San Lorenzo Cacaotepec, Oax. En un terreno de más de 50 hectáreas en San Lorenzo Cacaotepec, localizado en la periferia norte de la capital oaxaqueña, la presidenta Claudia Sheinbaum Pardo encabezó la colocación de la primera piedra del nuevo Hospital General del Instituto Mexicano del Seguro Social (IMSS) que formará parte de la denominada ciudad de la salud donde también se construye un hospital del Instituto de Seguridad y Servicios Sociales de los Trabajadores del Estado (Issste) y se perfila uno más del IMSS Bienestar.
Se trata de un complejo que ya es conocido en lengua mixteca como “ñuu tata”, o pueblo que cura. “Va a ser ejemplo no solo para Oaxaca, no solo del país, sino para el mundo entero, porque va a tener los servicios más modernos que se puedan encontrar encontrar. Se llama justicia para Oaxaca, Justicia social para Oaxaca, darle a las y a los oaxaqueños, el derecho verdadero a la salud”, subrayó la mandataria.
Como cierre de su gira de actividades en esta entidad, la jefa del Ejecutivo federal supervisó la construcción del hospital del Issste que se construye a un costado, y después dio el banderazo de salida de las obras del hospital del IMSS.
Recordó que en los primeros 39 años del IMSS se construyeron 29 mil camas hospitalarias, y posteriormente, en los 36 años de periodo neoliberal solo se construyeron 4 mil camas en hospitales públicos en el país, por lo que expuso que “fueron muchos años de abandono de las instituciones públicas”.
Además, “la población siguió creciendo y los trabajadores siguieron creciendo. Y lamentablemente enfermándose más, porque fue la entrada masiva de la comida chatarra, de una forma de vida muy sedentaria y entraron las enfermedades crónicas, la diabetes, la hipertensión, el colesterol alto, todo eso que hoy nos aqueja tanto a las y los mexicanos”, lo cual atribuyó a que se saturaran los sistemas de salud.
En tanto, en su gobierno se planea la construcción de 9 mil camas hospitalarias y la meta de que construir un sistema universal de salud.
Durante el acto, el director general del IMSS, Zoé Robledo, coincidió en que tras los primeros 39 años de vida de ese instituto, “llegó la larga noche neoliberal” en la que “se vio a la salud como un negocio y no como un derecho, algo que se podía mercantilizar, porque también los hospitales cada vez tenían menos servicios y menos servicios para favorecer la subrogación hacia lo privado. Nuestra hipótesis es que se pensaba para qué invertir en lo que pretendemos privatizar”.
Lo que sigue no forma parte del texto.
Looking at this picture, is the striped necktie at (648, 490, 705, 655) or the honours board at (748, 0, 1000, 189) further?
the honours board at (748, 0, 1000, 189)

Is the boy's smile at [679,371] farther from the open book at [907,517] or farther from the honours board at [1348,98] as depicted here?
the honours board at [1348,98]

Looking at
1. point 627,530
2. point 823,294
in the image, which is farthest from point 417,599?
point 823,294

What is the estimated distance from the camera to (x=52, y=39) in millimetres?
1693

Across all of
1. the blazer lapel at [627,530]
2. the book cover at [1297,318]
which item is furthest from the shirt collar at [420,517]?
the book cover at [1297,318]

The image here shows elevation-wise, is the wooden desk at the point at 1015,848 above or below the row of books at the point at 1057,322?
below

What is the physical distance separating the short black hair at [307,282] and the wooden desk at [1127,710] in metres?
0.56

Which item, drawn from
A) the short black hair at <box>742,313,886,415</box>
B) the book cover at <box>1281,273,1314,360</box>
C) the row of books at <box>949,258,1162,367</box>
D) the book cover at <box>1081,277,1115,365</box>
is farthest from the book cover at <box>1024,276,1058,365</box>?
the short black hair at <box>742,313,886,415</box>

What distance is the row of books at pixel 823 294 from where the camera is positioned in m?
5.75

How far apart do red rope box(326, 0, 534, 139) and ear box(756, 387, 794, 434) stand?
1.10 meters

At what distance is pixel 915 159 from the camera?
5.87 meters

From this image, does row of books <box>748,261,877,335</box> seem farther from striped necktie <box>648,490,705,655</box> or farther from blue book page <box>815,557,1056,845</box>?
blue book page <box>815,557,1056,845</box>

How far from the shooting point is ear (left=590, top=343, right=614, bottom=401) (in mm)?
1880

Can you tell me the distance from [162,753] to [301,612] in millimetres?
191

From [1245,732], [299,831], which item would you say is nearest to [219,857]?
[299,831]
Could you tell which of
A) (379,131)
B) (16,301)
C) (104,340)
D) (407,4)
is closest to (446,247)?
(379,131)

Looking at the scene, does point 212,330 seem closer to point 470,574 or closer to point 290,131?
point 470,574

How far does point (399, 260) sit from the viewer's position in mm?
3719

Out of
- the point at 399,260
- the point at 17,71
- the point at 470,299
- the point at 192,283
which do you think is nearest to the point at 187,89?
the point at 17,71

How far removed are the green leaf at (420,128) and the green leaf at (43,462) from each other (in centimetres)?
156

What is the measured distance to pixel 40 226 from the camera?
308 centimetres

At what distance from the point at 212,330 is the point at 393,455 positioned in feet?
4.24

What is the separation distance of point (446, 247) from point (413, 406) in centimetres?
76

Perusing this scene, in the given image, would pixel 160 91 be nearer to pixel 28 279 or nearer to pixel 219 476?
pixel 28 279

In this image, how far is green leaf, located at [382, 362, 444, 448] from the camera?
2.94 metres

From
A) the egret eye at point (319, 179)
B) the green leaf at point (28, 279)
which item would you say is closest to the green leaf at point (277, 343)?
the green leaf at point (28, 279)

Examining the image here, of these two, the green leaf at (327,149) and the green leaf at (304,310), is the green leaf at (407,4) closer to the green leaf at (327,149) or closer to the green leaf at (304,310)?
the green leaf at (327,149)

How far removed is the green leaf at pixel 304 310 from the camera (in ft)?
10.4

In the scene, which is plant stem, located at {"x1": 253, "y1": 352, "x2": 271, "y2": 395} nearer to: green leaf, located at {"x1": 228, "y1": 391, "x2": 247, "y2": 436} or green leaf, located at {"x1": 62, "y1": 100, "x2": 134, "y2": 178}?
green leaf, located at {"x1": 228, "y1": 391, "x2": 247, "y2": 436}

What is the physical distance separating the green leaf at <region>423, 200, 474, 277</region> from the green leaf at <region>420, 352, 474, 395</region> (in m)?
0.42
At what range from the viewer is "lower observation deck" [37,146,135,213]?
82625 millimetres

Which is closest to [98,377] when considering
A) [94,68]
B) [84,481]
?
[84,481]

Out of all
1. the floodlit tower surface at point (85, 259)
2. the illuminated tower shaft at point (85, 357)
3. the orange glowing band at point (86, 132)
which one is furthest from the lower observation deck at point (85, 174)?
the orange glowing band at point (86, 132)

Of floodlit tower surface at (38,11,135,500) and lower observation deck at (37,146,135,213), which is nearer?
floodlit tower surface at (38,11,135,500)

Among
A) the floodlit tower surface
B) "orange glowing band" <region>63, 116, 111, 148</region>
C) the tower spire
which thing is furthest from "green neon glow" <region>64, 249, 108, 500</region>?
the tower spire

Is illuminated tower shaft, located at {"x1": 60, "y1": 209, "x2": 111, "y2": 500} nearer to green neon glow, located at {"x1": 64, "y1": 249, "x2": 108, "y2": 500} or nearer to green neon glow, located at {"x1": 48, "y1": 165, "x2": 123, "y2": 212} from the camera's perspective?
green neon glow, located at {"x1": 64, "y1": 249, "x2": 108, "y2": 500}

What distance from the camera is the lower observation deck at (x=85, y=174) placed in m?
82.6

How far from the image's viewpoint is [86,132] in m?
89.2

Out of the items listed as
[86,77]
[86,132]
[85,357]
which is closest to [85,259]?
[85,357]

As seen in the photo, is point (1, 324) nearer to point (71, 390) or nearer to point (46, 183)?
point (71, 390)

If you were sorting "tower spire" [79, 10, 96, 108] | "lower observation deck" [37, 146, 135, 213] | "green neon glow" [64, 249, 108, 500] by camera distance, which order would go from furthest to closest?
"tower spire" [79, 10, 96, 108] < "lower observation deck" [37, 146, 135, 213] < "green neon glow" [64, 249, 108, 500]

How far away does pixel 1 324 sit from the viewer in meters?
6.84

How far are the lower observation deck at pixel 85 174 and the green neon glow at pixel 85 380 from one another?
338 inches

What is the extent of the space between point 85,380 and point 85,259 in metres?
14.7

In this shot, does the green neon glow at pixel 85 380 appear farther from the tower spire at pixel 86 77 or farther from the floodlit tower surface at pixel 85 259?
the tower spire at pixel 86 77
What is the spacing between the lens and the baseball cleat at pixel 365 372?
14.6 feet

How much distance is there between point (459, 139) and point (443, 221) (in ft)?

Explicó que el nuevo nosocomio que se construirá en Oaxaca atenderá a casi un millón de derechohabientes oaxaqueños, constará de 530 camas: 260 de hospitalización y 270 para áreas de urgencias.
También tendrá zona de terapias Intensivas de adultos, neonatales y pediátricas; 53 consultorios y 57 diferentes especialidades, como biología molecular, medicina nuclear, oncología quirúrgica y neurocirugía, así como nueve quirófanos, salas de tococirugía y tres salas de endoscopía; 42 máquinas de hemodiálisis, entre otras características, que serán atendidas por un total de 2 mil 826 trabajadores y trabajadoras la salud.
Con ello, cuando se concluya su construcción, recalcó, “sumaremos más camas al IMSS que las construidas en los seis sexenios del periodo neoliberal”.
Ante el grito de “¡Seguro Social, patrimonio nacional!”, Robledo apuntó que un hospital no se humaniza porque sea nuevo o tenga la mejor tecnología, sino cuando “una persona es recibida y se le ve como una historia, una persona con nombre y apellido, y no solamente con número de Seguridad Social”.
Por su parte, el director general del Issete, Martí Batres, adelantó que el hospital general de ese instituto que se construye a solo unos metros, cuenta con una inversión de 3 mil 500 millones de pesos, y tiene un avance del 62 por ciento luego iniciar su edificación en agosto de 2025.
Ese hospital tendrá 508 camas, 61 camas de urgencias, helipuerto, 43 consultorios, 11 quirófanos y 36 especialidades, en conjunto con equipo relevante como acelerador lineal, unidad radiológica, equipo de resonancia magnética, tomógrafo, dos salas de mastografías, dos salas de hemodinamia y área de medicina nuclear.
El gobierno oaxaqueño estimó la inversión total de los tres institutos de salud en 10 mil millones de pesos.